The firm's senior partner was Ralph Modjeska, son of Madame Helen Modjeska, for whom Schimpff's Confectionery's Modjeska caramels are named. Awarded the construction contract was the American Bridge Company of Pittsburgh, which submitted the low bid of $1.2 million. The Municipal Bridge operated on a toll basis until 1946, with proceeds used to retire construction revenue bonds. Three years later, the span was renamed the George Rogers Clark Memorial Bridge in honor of the founder of Louisville and Clarksville.

Today the Clark-Floyd Counties Convention & Tourism Bureau administrative offices are located in the toll collections headquarters.  The building has many of its original fixtures. 
 

 

 

Quartermaster Depot

Designed by Quartermaster General Montgomery C. Meigs and first occupied in 1874, this magnificent collection of 19th century industrial and warehouse buildings covers four square blocks. The original brick structures had a total capacity of 2.7 million cubic feet. One architectural historian has described the complex as "functional architecture of the highest quality." The original interior grounds were designed by the famous landscape architect Frederick Law Olmstead. The Jeffersonville Quartermaster Depot, which by the end of World War II extended for more than 10 city blocks, supplied equipment for the armed forces until 1957. The original section is now a commercial complex known as the Quadrangle. Unfortunately, the structure suffered a devastating fire in January 1993. The blaze destroyed a large portion of the southeast corner, the remains of which have been razed.  Many of the buildings are being refurbished and will house various businesses. 
 

 

 

Jeffboat

By 1940, battered by the Great Depression and the 1937 flood, the Howard Ship Yards had fallen on hard times. In 1942 the US Navy purchased the facility and several adjoining properties and turned them over to the Jeffersonville Boat & Machine Company, or Jeffboat, for the production of landing craft and other warships. By the end of World War II, Jeffboat had launched 123 LST' (Landing Ship-Tank), 26 submarine chaser, and hundreds of other craft. After the war, Jeffboat turned to building barges and towboats, but it also has turned out such custom-built vessels as the luxury paddlewheeler Mississippi Queen, Opryland's General Jackson, and the coastal cruise ship Monterey Clipper. Today, Jeffboat, Inc. is America's largest inland shipbuilder and one of Southern Indiana's largest industrial employers.
 

 

 

Town Clock Church

Located at the corner of Third and Main Streets, this recently restored Greek Revival church has been a landmark since 1852, when it was completed by the congregation of the Second Presbyterian Church. For decades the structure’s most outstanding feature was a 160-foot clock tower, which signaled New Albany’s location to the Ohio River boatmen. The original tower has since been shortened, but it remains distinctive.
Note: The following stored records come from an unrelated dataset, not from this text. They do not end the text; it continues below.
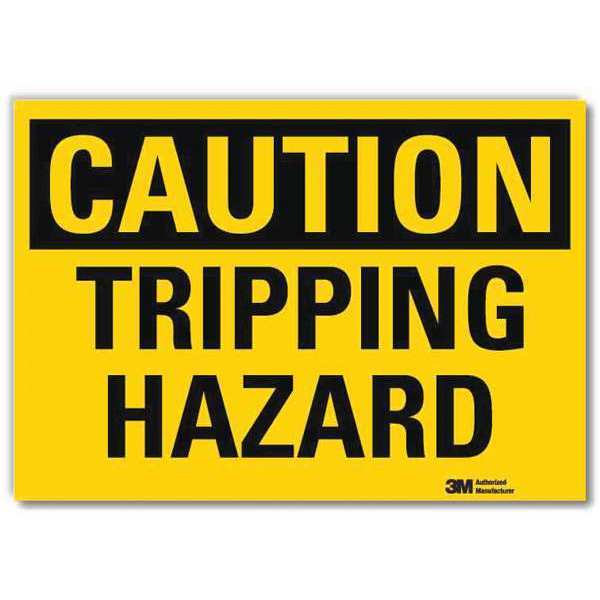 Safety Sign, 5 in H, 7 in Width, Reflective Sheeting, Horizontal Rectangle, English, U4-1736-RD_7X5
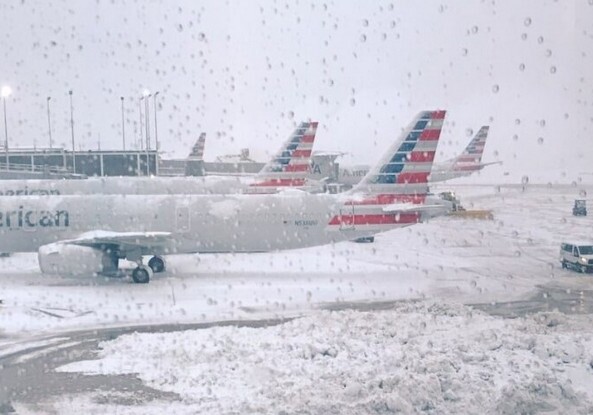 Снегопады в США вызвали отмену более 1,3 тыс.авиарейсов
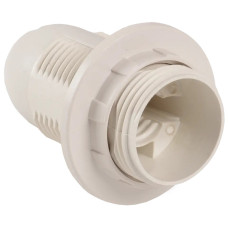 Патрон Lemanso E14 пластик білий різьба+кільце+дротикLM2510 (1ящ/400шт) Патрон Lemanso E14 пластик білий різьба+кільце+дротикLM2510 (1ящ/400шт)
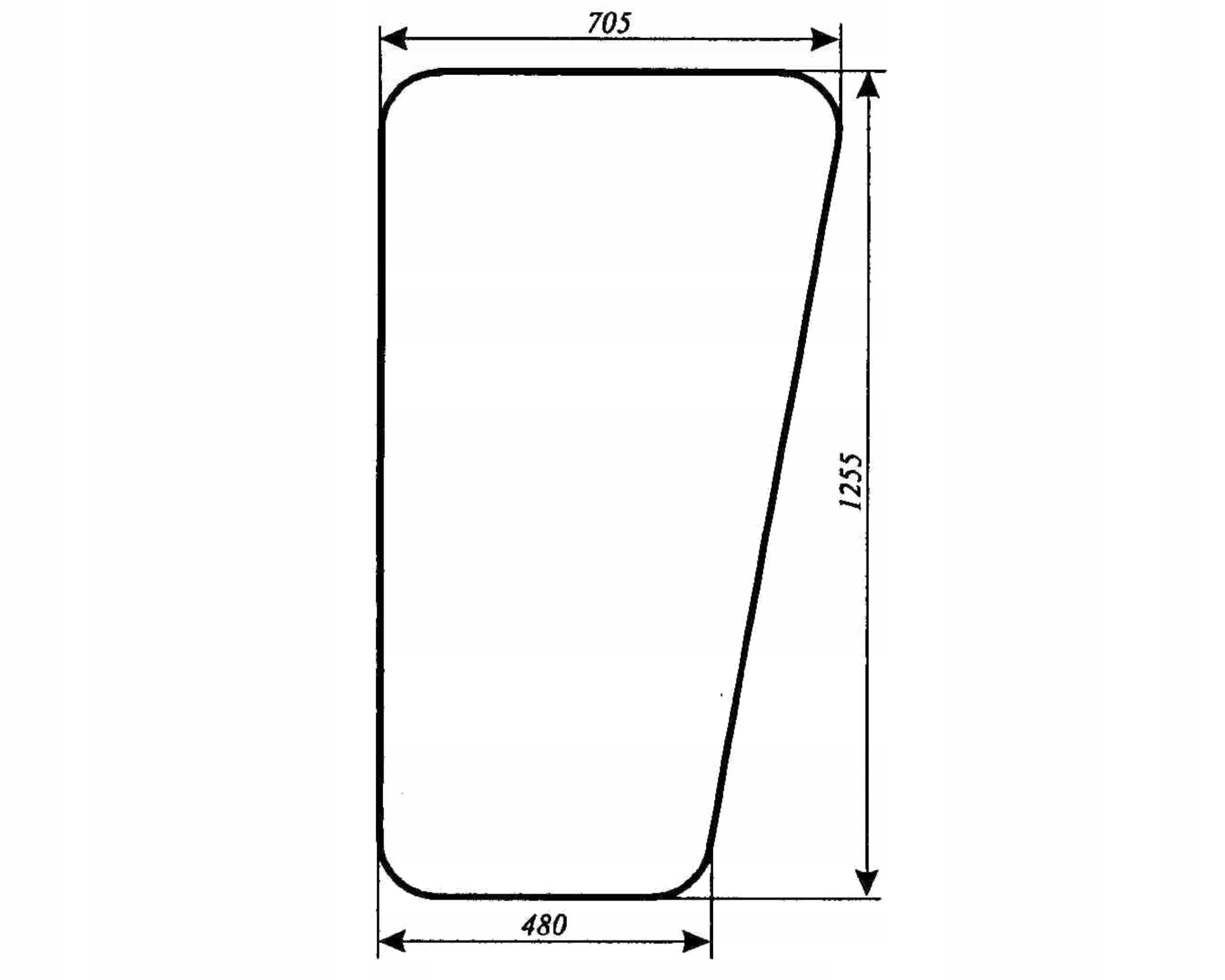 Orkan sklo pro zelené a Z-320 boční přední
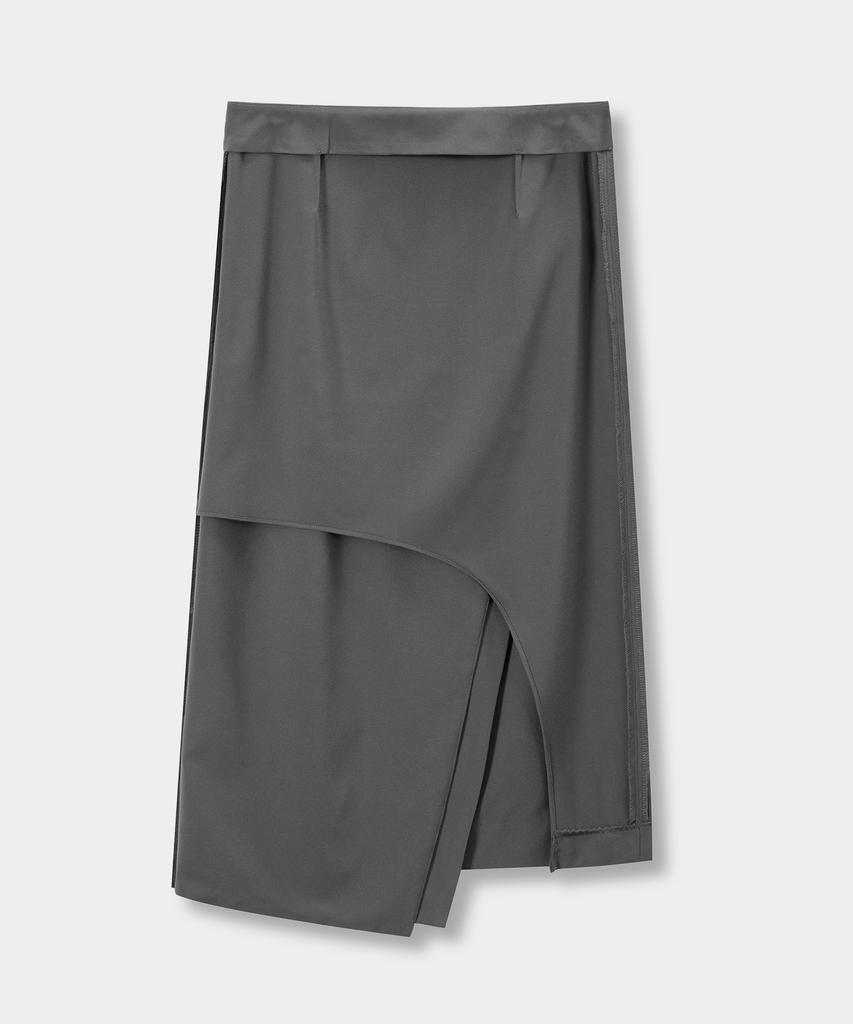 Yujen Asymmetric Layered Wrap Skirt_2 Color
Owned since 1889 by the Second Baptist Church, an African-American congregation, the structure is said to have been a way station on the Underground Railroad before the Civil War.
 

 

Kentucky & Indiana Bridge

Erected between 1910 and 1912, the existing Kentucky and Indiana Bridge replaced an earlier span that opened in 1886. Built primarily to carry railroad and local interurban traffic between New Albany and Louisville, the K&I was one of the largest and heaviest plain truss bridges in the world at the time it was completed. The complete span, including approaches, measured nearly 6,000 feet in length and 225 feet in height from its highest point to the normal river surface. The bridge’s 70-foot width originally included two pairs of railroad lines flanked by wagon ways paved with creosoted wooden blocks. These blocks handled automobile traffic until 1952, when they were replaced with a steel gridwork. The K&I accommodated vehicular traffic until early 1979, when a road bed partially collapsed under the weight of an overloaded gravel truck. It continues to carry railroad traffic.